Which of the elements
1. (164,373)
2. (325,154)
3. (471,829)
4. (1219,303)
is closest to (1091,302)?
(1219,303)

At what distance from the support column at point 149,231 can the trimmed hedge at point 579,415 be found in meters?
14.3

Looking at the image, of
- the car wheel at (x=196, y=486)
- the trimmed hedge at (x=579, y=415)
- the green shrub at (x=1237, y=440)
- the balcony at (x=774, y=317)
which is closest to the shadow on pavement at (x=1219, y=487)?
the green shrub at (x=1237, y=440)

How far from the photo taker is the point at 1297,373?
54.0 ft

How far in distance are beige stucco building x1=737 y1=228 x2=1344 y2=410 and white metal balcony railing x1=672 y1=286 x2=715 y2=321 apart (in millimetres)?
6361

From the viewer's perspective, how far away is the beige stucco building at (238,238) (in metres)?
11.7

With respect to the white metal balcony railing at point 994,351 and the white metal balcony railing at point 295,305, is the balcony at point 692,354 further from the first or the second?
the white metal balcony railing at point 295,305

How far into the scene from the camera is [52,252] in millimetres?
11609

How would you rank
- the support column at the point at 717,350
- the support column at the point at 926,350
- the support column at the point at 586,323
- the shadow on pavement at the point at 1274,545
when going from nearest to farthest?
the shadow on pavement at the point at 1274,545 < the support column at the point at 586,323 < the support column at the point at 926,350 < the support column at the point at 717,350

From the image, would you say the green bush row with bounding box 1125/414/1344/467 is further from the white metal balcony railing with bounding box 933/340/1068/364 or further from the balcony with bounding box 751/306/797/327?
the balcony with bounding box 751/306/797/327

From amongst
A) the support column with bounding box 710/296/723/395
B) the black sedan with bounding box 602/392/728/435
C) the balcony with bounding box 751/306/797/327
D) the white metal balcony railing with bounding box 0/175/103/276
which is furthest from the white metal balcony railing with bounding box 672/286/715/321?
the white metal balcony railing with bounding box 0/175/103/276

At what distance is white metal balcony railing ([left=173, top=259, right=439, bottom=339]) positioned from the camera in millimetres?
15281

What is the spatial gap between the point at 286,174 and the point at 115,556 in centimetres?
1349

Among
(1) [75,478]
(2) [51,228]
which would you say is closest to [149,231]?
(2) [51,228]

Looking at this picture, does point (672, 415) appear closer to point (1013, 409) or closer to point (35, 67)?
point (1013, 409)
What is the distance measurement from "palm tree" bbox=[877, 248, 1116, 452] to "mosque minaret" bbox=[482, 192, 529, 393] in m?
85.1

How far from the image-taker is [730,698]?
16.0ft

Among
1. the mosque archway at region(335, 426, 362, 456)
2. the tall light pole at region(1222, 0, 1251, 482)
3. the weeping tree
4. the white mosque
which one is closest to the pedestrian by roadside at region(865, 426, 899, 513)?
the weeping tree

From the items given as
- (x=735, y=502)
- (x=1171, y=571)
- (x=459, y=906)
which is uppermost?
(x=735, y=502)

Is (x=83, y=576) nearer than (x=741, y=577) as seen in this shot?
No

Request: Using the material above, print every entry exactly as written.

Task output:
Which of the elements
1. (164,373)
2. (325,154)
3. (471,829)
4. (1219,303)
is closest to (1091,302)?
(1219,303)

At what distance from the support column at point 149,231 can the trimmed hedge at point 579,415 be found in meters?
14.3

Looking at the image, of
- the car wheel at (x=196, y=486)
- the trimmed hedge at (x=579, y=415)
- the green shrub at (x=1237, y=440)
- the balcony at (x=774, y=317)
which is closest to the shadow on pavement at (x=1219, y=487)?
the green shrub at (x=1237, y=440)

How far from the photo taker is the point at 1297,373?
54.0 ft

How far in distance are beige stucco building x1=737 y1=228 x2=1344 y2=410 and white metal balcony railing x1=672 y1=286 x2=715 y2=321 apart (in millimetres)?
6361

From the viewer's perspective, how far away is the beige stucco building at (238,238) (in metres)?
11.7

With respect to the white metal balcony railing at point 994,351 and the white metal balcony railing at point 295,305, is the balcony at point 692,354 further from the first or the second?
the white metal balcony railing at point 295,305

How far into the scene from the camera is [52,252] in millimetres?
11609

How would you rank
- the support column at the point at 717,350
- the support column at the point at 926,350
- the support column at the point at 586,323
- the shadow on pavement at the point at 1274,545
when going from nearest to farthest?
the shadow on pavement at the point at 1274,545 < the support column at the point at 586,323 < the support column at the point at 926,350 < the support column at the point at 717,350

From the image, would you say the green bush row with bounding box 1125/414/1344/467 is further from the white metal balcony railing with bounding box 933/340/1068/364 or further from the balcony with bounding box 751/306/797/327?
the balcony with bounding box 751/306/797/327

From amongst
A) the support column with bounding box 710/296/723/395
B) the black sedan with bounding box 602/392/728/435
C) the balcony with bounding box 751/306/797/327
D) the white metal balcony railing with bounding box 0/175/103/276
which is furthest from the white metal balcony railing with bounding box 672/286/715/321?
the white metal balcony railing with bounding box 0/175/103/276

At what distance is white metal balcony railing ([left=173, top=259, right=439, bottom=339]) positioned from the camera in millimetres?
15281

What is the spatial gap between the point at 286,174 and the point at 115,556 in centimetres?
1349

Among
(1) [75,478]
(2) [51,228]
which would you say is closest to [149,231]?
(2) [51,228]

Looking at this picture, does point (672, 415) appear closer to point (1013, 409) or closer to point (35, 67)?
point (1013, 409)
What is the distance measurement from "palm tree" bbox=[877, 248, 1116, 452] to "mosque minaret" bbox=[482, 192, 529, 393] in m?
85.1

How far from the image-taker is [730,698]?
16.0ft

Among
1. the mosque archway at region(335, 426, 362, 456)
2. the tall light pole at region(1222, 0, 1251, 482)
3. the weeping tree
4. the white mosque
which one is closest to the pedestrian by roadside at region(865, 426, 899, 513)?
the weeping tree

From the items given as
- (x=735, y=502)
- (x=1171, y=571)
- (x=459, y=906)
which is uppermost?
(x=735, y=502)

Is (x=83, y=576) nearer than (x=741, y=577) as seen in this shot?
No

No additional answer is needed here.